La dictadura no la ha inventado ningún Papa, ningún Rey, ningún cuerpo social natural. La dictadura es invención democrática. [...] Como la democracia no sirve para gobernar, para los momentos difíciles, en que algún principio de eficacia es indispensable, porque las circunstancias no dan tregua, no esperan; se inventó la dictadura. En la Roma demagógica se instituyó con carácter legal. Todas las llamadas constituciones democráticas del siglo XIX y del siglo XX tienen la institución de la dictadura legal: eso que se llama suspensión de las garantías constitucionales. [...]

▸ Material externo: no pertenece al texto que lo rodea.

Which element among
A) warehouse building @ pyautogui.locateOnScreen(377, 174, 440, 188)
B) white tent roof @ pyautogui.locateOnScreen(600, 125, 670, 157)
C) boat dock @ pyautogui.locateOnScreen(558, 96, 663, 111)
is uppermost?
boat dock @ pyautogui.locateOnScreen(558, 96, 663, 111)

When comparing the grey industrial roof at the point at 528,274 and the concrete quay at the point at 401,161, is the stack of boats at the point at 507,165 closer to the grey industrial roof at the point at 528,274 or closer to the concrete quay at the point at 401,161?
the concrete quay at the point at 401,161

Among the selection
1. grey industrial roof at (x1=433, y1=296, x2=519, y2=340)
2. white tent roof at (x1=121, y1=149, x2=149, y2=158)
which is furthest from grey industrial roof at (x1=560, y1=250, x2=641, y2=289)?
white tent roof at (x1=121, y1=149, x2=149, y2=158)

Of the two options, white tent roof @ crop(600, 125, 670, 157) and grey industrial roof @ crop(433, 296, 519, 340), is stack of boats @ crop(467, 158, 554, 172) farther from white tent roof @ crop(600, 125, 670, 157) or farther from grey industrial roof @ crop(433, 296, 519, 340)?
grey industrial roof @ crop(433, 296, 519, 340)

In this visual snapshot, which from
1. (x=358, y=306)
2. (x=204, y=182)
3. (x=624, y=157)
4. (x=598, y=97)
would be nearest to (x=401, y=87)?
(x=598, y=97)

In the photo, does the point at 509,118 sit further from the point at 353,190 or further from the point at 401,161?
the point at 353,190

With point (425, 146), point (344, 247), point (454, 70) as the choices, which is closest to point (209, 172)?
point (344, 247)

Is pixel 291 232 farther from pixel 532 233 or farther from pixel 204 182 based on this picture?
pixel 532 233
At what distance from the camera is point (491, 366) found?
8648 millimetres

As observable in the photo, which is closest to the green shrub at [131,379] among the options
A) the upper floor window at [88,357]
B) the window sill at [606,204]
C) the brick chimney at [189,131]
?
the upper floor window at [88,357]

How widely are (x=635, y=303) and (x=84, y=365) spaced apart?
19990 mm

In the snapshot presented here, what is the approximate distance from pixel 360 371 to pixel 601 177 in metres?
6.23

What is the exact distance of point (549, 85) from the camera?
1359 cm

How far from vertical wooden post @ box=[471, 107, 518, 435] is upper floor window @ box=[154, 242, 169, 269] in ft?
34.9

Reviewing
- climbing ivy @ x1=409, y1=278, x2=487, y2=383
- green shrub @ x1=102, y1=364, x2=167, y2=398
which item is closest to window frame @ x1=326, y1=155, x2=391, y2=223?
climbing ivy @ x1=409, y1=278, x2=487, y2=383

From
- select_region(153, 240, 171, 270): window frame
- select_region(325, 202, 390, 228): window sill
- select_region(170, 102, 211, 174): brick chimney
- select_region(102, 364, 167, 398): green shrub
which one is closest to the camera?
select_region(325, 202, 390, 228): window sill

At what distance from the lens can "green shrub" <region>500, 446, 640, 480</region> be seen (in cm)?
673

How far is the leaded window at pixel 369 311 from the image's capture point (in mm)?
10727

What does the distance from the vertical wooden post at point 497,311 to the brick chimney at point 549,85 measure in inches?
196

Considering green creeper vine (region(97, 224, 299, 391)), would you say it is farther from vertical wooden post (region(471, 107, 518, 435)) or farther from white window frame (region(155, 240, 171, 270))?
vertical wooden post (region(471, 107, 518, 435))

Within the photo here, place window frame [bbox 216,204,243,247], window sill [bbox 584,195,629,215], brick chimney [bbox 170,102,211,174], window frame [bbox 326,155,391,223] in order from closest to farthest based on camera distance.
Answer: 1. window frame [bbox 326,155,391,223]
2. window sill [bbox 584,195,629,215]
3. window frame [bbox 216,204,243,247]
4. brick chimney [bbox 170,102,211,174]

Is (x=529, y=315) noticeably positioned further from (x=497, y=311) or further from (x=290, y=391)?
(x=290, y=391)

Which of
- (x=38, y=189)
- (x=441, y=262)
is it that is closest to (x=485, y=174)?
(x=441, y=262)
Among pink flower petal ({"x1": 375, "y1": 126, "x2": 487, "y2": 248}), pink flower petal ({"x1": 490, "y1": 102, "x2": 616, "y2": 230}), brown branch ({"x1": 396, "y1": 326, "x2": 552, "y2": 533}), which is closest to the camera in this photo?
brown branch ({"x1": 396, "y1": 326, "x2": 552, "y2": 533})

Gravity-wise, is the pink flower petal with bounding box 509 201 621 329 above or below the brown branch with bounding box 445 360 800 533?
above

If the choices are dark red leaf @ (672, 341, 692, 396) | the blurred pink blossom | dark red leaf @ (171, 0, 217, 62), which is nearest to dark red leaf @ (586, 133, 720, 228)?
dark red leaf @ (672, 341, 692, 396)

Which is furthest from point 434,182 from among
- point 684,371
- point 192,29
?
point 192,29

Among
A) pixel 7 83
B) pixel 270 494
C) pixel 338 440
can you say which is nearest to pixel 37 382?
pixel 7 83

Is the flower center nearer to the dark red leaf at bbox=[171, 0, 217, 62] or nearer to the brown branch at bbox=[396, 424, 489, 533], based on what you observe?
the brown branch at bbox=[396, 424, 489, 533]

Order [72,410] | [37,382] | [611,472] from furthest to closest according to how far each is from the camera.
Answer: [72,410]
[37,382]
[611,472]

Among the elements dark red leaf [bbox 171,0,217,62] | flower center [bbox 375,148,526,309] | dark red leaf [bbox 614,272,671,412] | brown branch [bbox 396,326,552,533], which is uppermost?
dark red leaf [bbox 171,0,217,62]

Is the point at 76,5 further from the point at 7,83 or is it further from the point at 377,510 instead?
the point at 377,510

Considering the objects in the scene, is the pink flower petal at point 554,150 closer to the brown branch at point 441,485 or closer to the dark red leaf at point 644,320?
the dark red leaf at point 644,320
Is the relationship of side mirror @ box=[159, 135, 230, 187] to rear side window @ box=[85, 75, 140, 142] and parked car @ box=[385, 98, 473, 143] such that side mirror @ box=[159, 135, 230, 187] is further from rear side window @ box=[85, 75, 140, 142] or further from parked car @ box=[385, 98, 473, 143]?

El resultado es siempre mejor que la demagogia y que la democracia, salvo cuando deliberada y decididamente es, y se propone ser, una jugada más terrible de la demagogia misma.


Es mejor, porque el gobierno personal, por el solo hecho de ser personal, ya es posible. Es ya un principio de unidad de las cosas sociales, en general, y de unidad evidente puesto que está en manos de una sola persona. [...]


Pero la dictadura no tiene verdadera unidad política. Por su misma índole, su aparición es siempre un salto. El dictador, sea quien fuere, aparece interrumpiendo su vida y tomando en ella, improvisadamente, una acción completamente distinta; la unidad se ha roto fundamentalmente. Sale de una condición y clase social determinada en la que hasta entonces ha vivido, a la que conoce más y llena su espíritu preferentemente y no puede sentir ni comprender lo mismo a las demás condiciones y clases, aun admitiendo la mejor voluntad. [...]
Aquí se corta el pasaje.